— start Given entries —

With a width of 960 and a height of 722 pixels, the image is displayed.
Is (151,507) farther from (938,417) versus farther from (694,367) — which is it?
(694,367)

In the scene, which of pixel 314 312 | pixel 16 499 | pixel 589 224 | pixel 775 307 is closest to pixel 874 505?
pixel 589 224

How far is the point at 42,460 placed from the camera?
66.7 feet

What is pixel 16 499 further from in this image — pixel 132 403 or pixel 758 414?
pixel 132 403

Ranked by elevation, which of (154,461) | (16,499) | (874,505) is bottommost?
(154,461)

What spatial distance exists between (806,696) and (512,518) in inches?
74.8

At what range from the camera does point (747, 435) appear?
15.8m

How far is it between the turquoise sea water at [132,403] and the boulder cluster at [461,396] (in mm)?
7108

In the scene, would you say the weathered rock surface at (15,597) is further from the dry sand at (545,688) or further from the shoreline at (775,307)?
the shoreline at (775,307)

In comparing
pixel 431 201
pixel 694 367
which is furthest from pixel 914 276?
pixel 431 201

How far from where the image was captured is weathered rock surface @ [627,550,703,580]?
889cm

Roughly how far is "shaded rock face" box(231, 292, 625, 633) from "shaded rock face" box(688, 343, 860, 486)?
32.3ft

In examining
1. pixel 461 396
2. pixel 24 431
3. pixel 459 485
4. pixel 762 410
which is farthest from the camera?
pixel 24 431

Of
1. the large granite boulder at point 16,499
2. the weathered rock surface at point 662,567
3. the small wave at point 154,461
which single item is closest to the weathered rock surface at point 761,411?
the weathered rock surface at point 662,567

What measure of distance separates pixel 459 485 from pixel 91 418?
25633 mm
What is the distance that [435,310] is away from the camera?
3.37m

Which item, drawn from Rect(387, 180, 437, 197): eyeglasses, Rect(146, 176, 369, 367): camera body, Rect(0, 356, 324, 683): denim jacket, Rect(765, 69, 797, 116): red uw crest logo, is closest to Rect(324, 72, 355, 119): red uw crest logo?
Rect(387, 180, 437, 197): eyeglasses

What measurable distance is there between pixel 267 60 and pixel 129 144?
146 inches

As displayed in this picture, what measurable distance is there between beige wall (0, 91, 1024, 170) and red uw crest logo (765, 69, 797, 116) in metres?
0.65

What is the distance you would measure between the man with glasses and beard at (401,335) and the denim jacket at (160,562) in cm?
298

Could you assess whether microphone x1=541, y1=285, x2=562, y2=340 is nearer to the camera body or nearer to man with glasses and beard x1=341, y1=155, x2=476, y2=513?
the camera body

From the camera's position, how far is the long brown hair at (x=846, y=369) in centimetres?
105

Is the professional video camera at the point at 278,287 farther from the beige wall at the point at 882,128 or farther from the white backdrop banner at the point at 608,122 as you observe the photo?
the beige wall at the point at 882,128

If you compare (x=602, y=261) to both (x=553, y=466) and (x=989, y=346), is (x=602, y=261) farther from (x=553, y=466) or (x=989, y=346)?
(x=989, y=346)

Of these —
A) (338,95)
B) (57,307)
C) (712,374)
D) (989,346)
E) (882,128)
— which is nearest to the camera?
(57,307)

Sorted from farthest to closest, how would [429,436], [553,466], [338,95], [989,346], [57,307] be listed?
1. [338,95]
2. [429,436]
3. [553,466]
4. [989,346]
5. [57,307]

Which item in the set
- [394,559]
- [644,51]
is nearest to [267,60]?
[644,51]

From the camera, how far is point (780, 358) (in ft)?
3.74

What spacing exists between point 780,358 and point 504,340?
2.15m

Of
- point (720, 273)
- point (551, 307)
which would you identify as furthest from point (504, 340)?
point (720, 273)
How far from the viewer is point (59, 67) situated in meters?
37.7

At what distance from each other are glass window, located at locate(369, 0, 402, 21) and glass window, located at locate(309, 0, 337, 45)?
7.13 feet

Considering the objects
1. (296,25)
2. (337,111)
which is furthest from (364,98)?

— end Given entries —

**Set exercise:**
From the preceding material, extract every line exactly.

**Result for this exercise:**
With a width of 960 and a height of 722 pixels, the image is displayed.
Is (151,507) farther from (938,417) versus farther from (694,367) — which is it?
(694,367)

In the scene, which of pixel 314 312 | pixel 16 499 | pixel 589 224 | pixel 775 307 is closest to pixel 874 505?
pixel 589 224

How far is the point at 42,460 placed from the camera?
66.7 feet

What is pixel 16 499 further from in this image — pixel 132 403 or pixel 758 414?
pixel 132 403

Ranked by elevation, which of (154,461) | (16,499) | (874,505) is bottommost?
(154,461)

What spatial distance exists between (806,696) and (512,518) in inches?
74.8

At what range from the camera does point (747, 435) appear?
15.8m

How far is it between the turquoise sea water at [132,403] and the boulder cluster at [461,396] (in mm)?
7108

In the scene, would you say the weathered rock surface at (15,597) is further from the dry sand at (545,688) or further from the shoreline at (775,307)?
the shoreline at (775,307)

In comparing
pixel 431 201
pixel 694 367
which is furthest from pixel 914 276?
pixel 431 201

How far from where the image was captured is weathered rock surface @ [627,550,703,580]?
889cm

Roughly how far is "shaded rock face" box(231, 292, 625, 633) from "shaded rock face" box(688, 343, 860, 486)?
32.3ft

In examining
1. pixel 461 396
2. pixel 24 431
3. pixel 459 485
4. pixel 762 410
which is farthest from the camera?
pixel 24 431

Of
1. the large granite boulder at point 16,499
2. the weathered rock surface at point 662,567
3. the small wave at point 154,461
which single item is closest to the weathered rock surface at point 761,411?
the weathered rock surface at point 662,567

What measure of distance separates pixel 459 485 from pixel 91 418?
25633 mm
What is the distance that [435,310] is away from the camera?
3.37m

Which item, drawn from Rect(387, 180, 437, 197): eyeglasses, Rect(146, 176, 369, 367): camera body, Rect(0, 356, 324, 683): denim jacket, Rect(765, 69, 797, 116): red uw crest logo, is closest to Rect(324, 72, 355, 119): red uw crest logo?
Rect(387, 180, 437, 197): eyeglasses

What measurable distance is there between pixel 267 60 and pixel 129 144?
146 inches

As displayed in this picture, what measurable distance is there between beige wall (0, 91, 1024, 170) and red uw crest logo (765, 69, 797, 116) in metres?
0.65

What is the distance you would measure between the man with glasses and beard at (401,335) and the denim jacket at (160,562) in cm?
298

Could you assess whether microphone x1=541, y1=285, x2=562, y2=340 is nearer to the camera body or nearer to man with glasses and beard x1=341, y1=155, x2=476, y2=513?
the camera body

From the camera's position, how far is the long brown hair at (x=846, y=369) in centimetres?
105

Is the professional video camera at the point at 278,287 farther from the beige wall at the point at 882,128 or farther from the white backdrop banner at the point at 608,122 as you observe the photo?
the beige wall at the point at 882,128

If you compare (x=602, y=261) to both (x=553, y=466) and (x=989, y=346), is (x=602, y=261) farther from (x=553, y=466) or (x=989, y=346)?
(x=989, y=346)

Of these —
A) (338,95)
B) (57,307)
C) (712,374)
D) (989,346)
E) (882,128)
— which is nearest to the camera?
(57,307)

Sorted from farthest to closest, how would [429,436], [553,466], [338,95], [989,346], [57,307] be listed?
1. [338,95]
2. [429,436]
3. [553,466]
4. [989,346]
5. [57,307]

Which item in the set
- [394,559]
- [644,51]
is nearest to [267,60]?
[644,51]

From the camera, how far is point (780, 358) (in ft)?
3.74

What spacing exists between point 780,358 and point 504,340?
2.15m

Of
- point (720, 273)
- point (551, 307)
which would you identify as furthest from point (504, 340)?
point (720, 273)
How far from the viewer is point (59, 67) situated in meters?
37.7

At what distance from each other are glass window, located at locate(369, 0, 402, 21) and glass window, located at locate(309, 0, 337, 45)?
7.13 feet

Considering the objects
1. (296,25)
2. (337,111)
which is furthest from (364,98)?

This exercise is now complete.